The Miami Grand Prix Track Is Designed to Thrill Formula 1 Fans
Published May 7 2022, 11:57 a.m. ET
As Formula 1 racers gear up for the inaugural 2022 Miami Grand Prix tomorrow, Sunday, May 8, racing fans have questions about the new Miami International Autodrome. Namely, is the Miami F1 track permanent?
The answer is yes… and no! The track surface is “a temporary circuit, but one designed to have a permanent feel,” according to Formula 1’s website. Some elements, including the track surface, will stay in place for next year’s race. Other elements, meanwhile, will make way for football fans. Read on…
The Autodrome’s track and infrastructure is permanent — everything else can be removed.
After landing the Grand Prix race in April 2021, organizers in Miami worked to transform the Miami Dolphins’ Hard Rock Stadium into a Formula 1 venue. A major challenge was that the nine-month construction project had to run concurrent with Dolphins and University of Miami football games, the Orange Bowl semifinal, the Miami Open, and other events, as USA Today reports.
Developers considered 36 layouts before settling on the 5.41-kilometer layout that now wends it way through the stadium campus. The track — made of asphalt, limestone, and granite — is permanent. At other times of the year, sections of this “hybrid” track will be used for the Florida Turnpike and for concert and football game parking, according to MotorTrend.

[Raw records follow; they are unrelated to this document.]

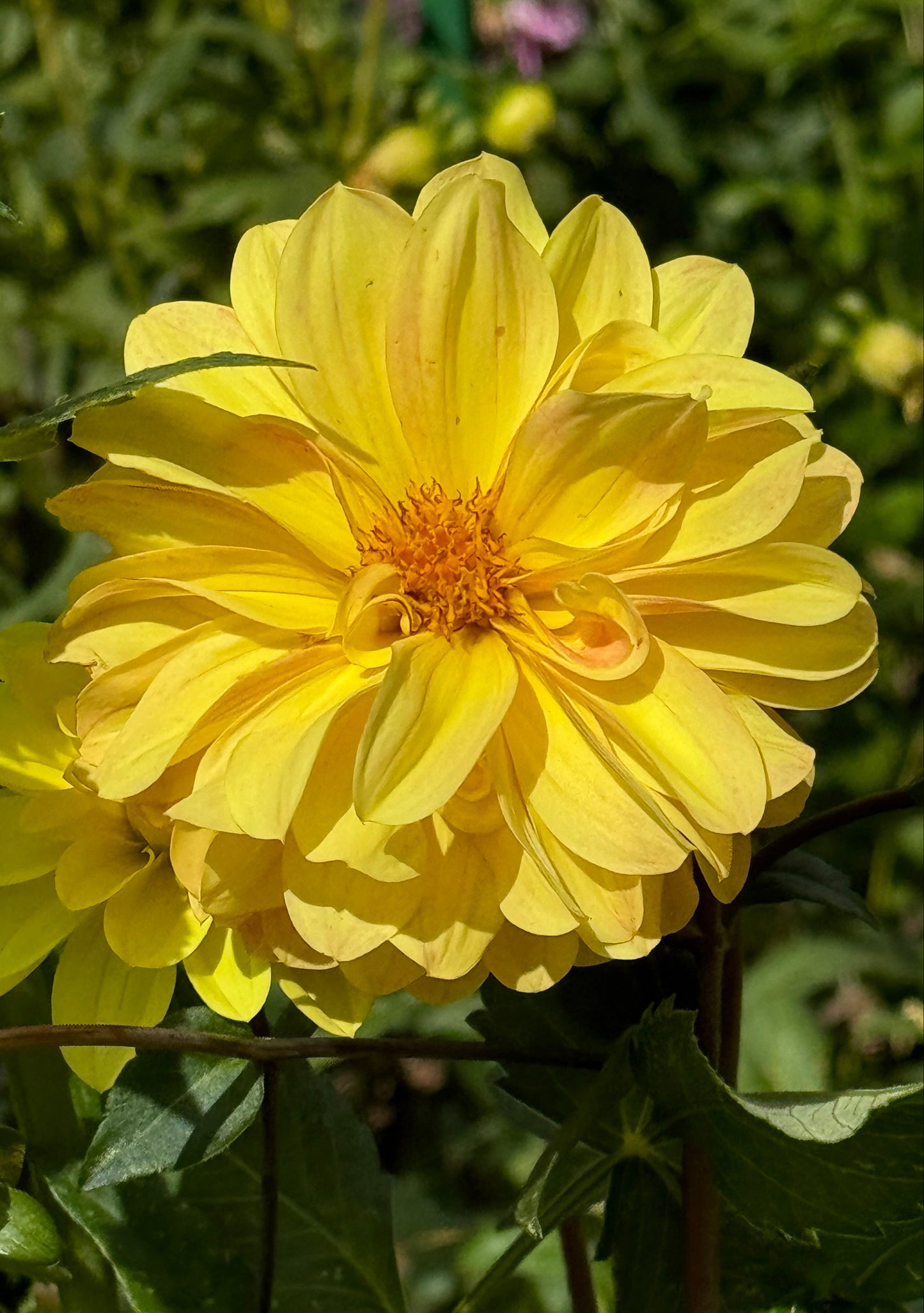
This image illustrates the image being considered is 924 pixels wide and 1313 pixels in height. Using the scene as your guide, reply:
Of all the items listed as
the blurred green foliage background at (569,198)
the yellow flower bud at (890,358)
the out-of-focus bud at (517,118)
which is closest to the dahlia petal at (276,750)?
the blurred green foliage background at (569,198)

The race tower, pit garages, and underground infrastructure are also permanent, ready for next year’s Grand Prix, according to USA Today.
Everything else, though, can be removed after Sunday’s race, including the 2,870 Geobrugg blocks that provide concrete barriers along the track.
The Miami track is a “street-track spectacular.”
Formula 1 calls the Miami International Autodrome track “a thrilling, 19-turn lap” and a “street-track spectacular” that is similar to Albert Park in Melbourne, Australia, the site of the Australian Grand Prix. The Miami layout boasts 19 corners, three straightaways, three drag reduction zones, and multiple elevation changes — including an overpasses and underpasses.
The track starts next to Hard Rock Stadium and then passes the Dolphins’ practice facility and the MIA Marina and Yacht club, which has yachts perched on a plywood platform designed to look like Biscayne Bay waters. Next up are segments that run under a gondola system and next to the Hard Rock Beach Club, which features swimming pools and cabanas and a concert stage for Grand Prix performers like Maluma and Post Malone. And the most challenging segment passes under the Florida Turnpike.
Organizers estimate drivers will hit a top speed of 320 kilometers per hour — close to 200 miles per hour — as they navigate 57 laps for a total race distance of 308.3 kilometers, or 191.6 miles.
And organizers anticipate that the F1 race will bring in hundreds of millions of dollars to Miami as racing fans head to the Sunshine State for the city’s inaugural Grand Prix.
“It’s a big, brave thing to do to start something so big that it makes the Super Bowl look tiny,” Apex Circuit Design owner Clive Bowen, lead designer of the Miami track, told USA Today. “[The] Super Bowl is America’s biggest sporting event, and it’s contained within a stadium. Every single square inch of this property here has an activation on it. And wherever you look, there’s something to entertain.”